Wednesday, December 30, 2020

Delayed Reaction: Ma Rainey's Black Bottom

Premise: A group of black musicians butt heads during a recording session in 1920s Chicago.

 


I don't have much familiarity with August Wilson's work. I've only seen the recent adaptations of Fences and now Ma Rainey's Black Bottom. I've never seen his work on stage. I've come to a few conclusions though. Great performance movies. Transfixing dialogue. And, the stories go a beat further than I need to make their point. I'm also fully aware that they were written as plays while watching the movie. I mean, I didn't actually know Ma Rainey's Black Bottom was based on a play when I started it, but I figured it out pretty quickly just by watching.

 

The stand-out performances of this film are Viola Davis and Chadwick Boseman. Davis plays the eponymous Ma Rainey: the legendary blue singer. She's a force in this movie. Davis is nearly unrecognizable after putting on weight and with makeup that makes her look like she's always sweating out the drinks she had the night before. Davis won her first Oscar for the other August Wilson adaptation I've seen (Fences) and I wouldn't be surprised to see her do it again with this.

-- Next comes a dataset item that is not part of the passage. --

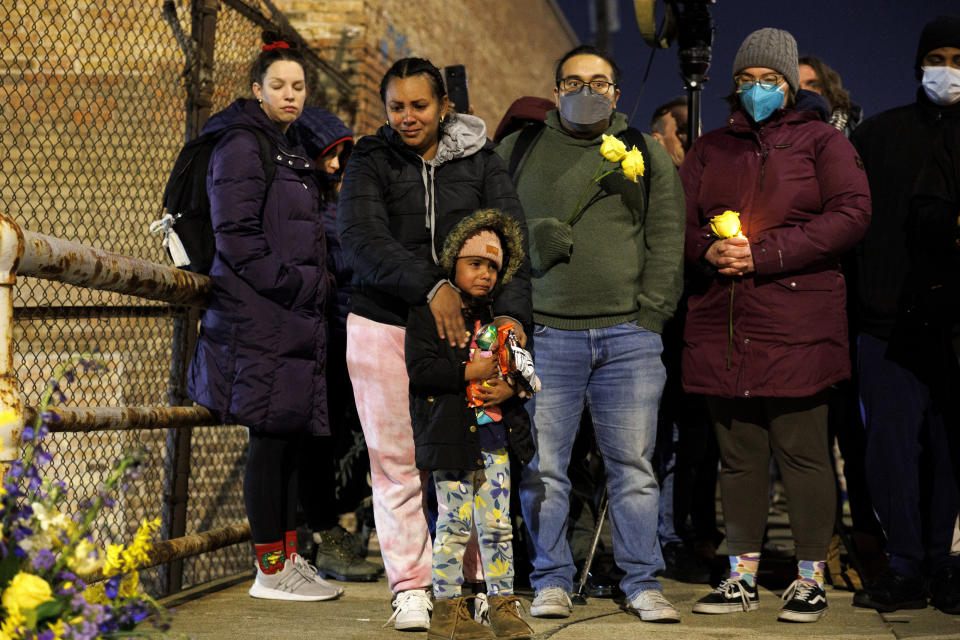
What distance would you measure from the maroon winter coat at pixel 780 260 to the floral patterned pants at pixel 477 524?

Boseman plays the cocky trumpet player in Ma's band who dreams of being a star himself. His overconfidence is an overcompensation for the horrors he's seen in his life. It really is a great performance. Boseman's shocking death this summer will probably push this over the edge in the Oscar conversation, which I wouldn't be mad about, although people are getting a little performative in their praise of the performance. He's reeeeally good, but let's hold off on terms like "iconic", "towering", or "all-time" for now. Those terms mean more with some aging. It's almost a shame that Davis and Boseman are so good though, because Glynn Turman, Colman Domingo, and Michael Potts are great in less flashy roles. This really is a fun movie for watching performances bounce off one another.

 

Much like Fences, this is a performers' movie at the expense of some other elements. It feels stagy, especially in the way that scenes turn into monologues. The only way it could be less subtle when it happens is if they'd turned off all the lights and place a spotlight on the person talking. The story gets a little extreme. The final act of Boseman's character works better for a stage production than a modern film. Although, I do love the final gut punch at the end when the new band is playing one of Boseman's songs. Perhaps I should credit George C. Wolfe's direction for mostly staying out of the way. The downside of adapting plays with such strong authorial voices is that it's really hard to translate them to the screen. It's hard to deliver the same line in a way that works for the last row in a theater and for a close up with a camera. In other words: Great cast. Great performances. Great topics discussed. Great music and set design. Not enough ability to calibrate it for the screen.